Short exercise A =
Reproduce the records verbatim from the line containing "How far is metal" through the line containing "tell me which is nearest to point 500,277?".

>> Start Page excerpt

The text was first published on Antibarbari HSE – the HSE Greek-Latin Club
If you are using abbreviations (S, S’, R1), it makes sense to add a key (S – main statement; S’ – auxiliary statement; R1 – first reason). Excessive formalization is unnecessary, but the summary should clearly demonstrate the author’s key statement, the reasons supporting it, and the structure of the paper. That’s why a summary is usually a short text. But don’t hesitate to add details that you believe would be useful in your future work. This can be done, for example, in the criticism part, for example, if you don’t agree with the statement or the suggested interpretation; on the contrary, you can reinforce the author’s argumentation with further reasoning or clarify the statement.
An analytical summary does not require proper formalization of footnotes and a list of references, but when you work on the summary, it is sometimes useful to check the literature cited by the author (this will help with understanding the intellectual context, the author’s ‘horizon of expectation’). In addition, it makes sense to write down the numbers of pages you are referring to: a summary is a benchmark you’ll be addressing in your further work, so you should make it as easy as possible for yourself to navigate it.

>> End Page excerpt
>> Start Records supplied

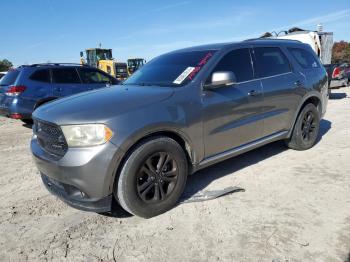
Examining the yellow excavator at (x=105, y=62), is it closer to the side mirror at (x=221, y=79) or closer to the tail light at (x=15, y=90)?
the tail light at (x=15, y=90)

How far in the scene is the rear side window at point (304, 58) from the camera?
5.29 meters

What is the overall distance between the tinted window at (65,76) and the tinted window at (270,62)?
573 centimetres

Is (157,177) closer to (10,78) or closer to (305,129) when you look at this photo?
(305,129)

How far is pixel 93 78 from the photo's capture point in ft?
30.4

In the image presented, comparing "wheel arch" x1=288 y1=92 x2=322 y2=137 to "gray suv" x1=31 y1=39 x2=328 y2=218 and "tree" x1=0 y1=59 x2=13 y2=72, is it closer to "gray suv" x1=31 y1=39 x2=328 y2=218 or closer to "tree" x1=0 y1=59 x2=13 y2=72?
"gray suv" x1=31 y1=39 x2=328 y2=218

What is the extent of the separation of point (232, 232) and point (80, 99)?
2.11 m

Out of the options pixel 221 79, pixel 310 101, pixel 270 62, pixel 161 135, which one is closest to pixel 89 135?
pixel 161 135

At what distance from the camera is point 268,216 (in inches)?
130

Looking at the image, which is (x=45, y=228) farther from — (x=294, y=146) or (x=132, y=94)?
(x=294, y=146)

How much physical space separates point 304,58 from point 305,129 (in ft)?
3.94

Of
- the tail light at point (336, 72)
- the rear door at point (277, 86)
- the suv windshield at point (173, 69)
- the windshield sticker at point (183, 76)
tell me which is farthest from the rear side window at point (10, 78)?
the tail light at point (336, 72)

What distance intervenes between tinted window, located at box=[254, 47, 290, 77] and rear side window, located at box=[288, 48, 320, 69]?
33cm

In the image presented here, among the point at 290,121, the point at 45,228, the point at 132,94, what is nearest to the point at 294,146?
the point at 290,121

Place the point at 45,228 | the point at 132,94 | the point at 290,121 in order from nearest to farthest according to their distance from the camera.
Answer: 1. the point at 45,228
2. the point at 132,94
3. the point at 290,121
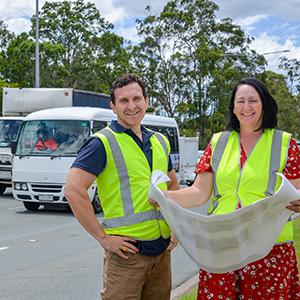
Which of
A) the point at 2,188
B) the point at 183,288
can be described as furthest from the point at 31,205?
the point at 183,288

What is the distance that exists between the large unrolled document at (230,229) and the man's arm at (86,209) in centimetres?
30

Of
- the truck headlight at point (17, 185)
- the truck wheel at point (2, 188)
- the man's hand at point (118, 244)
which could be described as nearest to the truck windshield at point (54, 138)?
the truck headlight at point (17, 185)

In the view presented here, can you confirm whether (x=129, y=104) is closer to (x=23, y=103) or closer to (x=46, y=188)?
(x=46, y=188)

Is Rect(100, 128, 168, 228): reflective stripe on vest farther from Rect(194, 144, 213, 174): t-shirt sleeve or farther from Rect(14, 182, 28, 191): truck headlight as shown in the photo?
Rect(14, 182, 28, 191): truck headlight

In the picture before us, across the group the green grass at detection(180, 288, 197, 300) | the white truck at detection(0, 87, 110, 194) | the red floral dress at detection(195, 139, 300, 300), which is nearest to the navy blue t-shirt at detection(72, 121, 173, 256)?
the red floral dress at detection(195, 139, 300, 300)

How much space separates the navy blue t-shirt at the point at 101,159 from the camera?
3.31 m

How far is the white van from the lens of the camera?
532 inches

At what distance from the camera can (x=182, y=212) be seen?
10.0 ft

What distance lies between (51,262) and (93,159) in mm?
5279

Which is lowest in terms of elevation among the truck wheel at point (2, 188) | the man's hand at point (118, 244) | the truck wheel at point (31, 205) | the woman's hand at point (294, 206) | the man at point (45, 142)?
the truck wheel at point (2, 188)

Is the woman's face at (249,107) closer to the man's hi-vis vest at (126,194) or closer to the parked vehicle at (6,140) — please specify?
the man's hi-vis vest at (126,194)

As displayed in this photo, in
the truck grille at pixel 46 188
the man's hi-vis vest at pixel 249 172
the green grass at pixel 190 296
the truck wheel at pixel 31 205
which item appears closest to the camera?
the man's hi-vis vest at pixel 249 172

>> End Records supplied
>> Start Records supplied

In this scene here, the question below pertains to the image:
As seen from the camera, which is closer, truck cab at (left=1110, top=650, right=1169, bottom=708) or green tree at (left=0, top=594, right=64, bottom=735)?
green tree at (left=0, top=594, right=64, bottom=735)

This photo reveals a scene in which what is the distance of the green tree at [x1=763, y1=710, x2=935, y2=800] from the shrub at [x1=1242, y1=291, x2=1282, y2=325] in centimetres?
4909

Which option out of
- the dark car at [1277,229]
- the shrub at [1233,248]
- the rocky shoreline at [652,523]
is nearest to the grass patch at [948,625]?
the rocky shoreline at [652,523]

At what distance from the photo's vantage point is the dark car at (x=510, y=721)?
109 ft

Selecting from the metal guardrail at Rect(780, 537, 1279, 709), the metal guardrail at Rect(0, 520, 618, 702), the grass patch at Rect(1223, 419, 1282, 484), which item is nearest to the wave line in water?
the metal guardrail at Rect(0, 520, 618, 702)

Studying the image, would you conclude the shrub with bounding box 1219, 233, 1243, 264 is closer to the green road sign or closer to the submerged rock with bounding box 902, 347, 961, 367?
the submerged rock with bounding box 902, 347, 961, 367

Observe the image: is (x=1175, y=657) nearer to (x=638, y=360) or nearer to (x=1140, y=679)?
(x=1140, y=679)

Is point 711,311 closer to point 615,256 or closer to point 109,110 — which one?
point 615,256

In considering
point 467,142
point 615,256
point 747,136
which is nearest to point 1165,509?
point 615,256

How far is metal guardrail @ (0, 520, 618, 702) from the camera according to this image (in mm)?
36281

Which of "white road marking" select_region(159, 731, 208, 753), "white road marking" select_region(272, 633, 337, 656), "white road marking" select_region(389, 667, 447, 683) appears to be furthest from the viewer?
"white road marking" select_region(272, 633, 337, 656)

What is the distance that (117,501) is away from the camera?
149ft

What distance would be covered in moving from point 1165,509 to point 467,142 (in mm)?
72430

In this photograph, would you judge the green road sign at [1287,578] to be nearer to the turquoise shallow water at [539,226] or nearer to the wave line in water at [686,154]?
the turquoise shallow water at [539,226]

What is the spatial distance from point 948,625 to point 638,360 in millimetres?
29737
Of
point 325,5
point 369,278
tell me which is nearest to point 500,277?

>> End Records supplied

Short exercise B =
In the text on analytical summaries, rewrite the stretch that begins at the words "The text was" and ends after "clarify the statement.", putting "synopsis" in place of "summary".

Correct result A =
How far is metal guardrail @ (0, 520, 618, 702) from the camera according to this image (in mm)?
36281

Which of "white road marking" select_region(159, 731, 208, 753), "white road marking" select_region(272, 633, 337, 656), "white road marking" select_region(389, 667, 447, 683) appears to be furthest from the viewer?
"white road marking" select_region(272, 633, 337, 656)

What is the distance that (117,501) is away from the camera?
149ft

What distance would be covered in moving from point 1165,509 to point 467,142 (in mm)?
72430

In this photograph, would you judge the green road sign at [1287,578] to be nearer to the turquoise shallow water at [539,226] or nearer to the wave line in water at [686,154]?
the turquoise shallow water at [539,226]

What is the spatial distance from point 948,625 to point 638,360 in millimetres?
29737
Of
point 325,5
point 369,278
tell me which is nearest to point 500,277?

Correct result B =
The text was first published on Antibarbari HSE – the HSE Greek-Latin Club
If you are using abbreviations (S, S’, R1), it makes sense to add a key (S – main statement; S’ – auxiliary statement; R1 – first reason). Excessive formalization is unnecessary, but the synopsis should clearly demonstrate the author’s key statement, the reasons supporting it, and the structure of the paper. That’s why a synopsis is usually a short text. But don’t hesitate to add details that you believe would be useful in your future work. This can be done, for example, in the criticism part, for example, if you don’t agree with the statement or the suggested interpretation; on the contrary, you can reinforce the author’s argumentation with further reasoning or clarify the statement.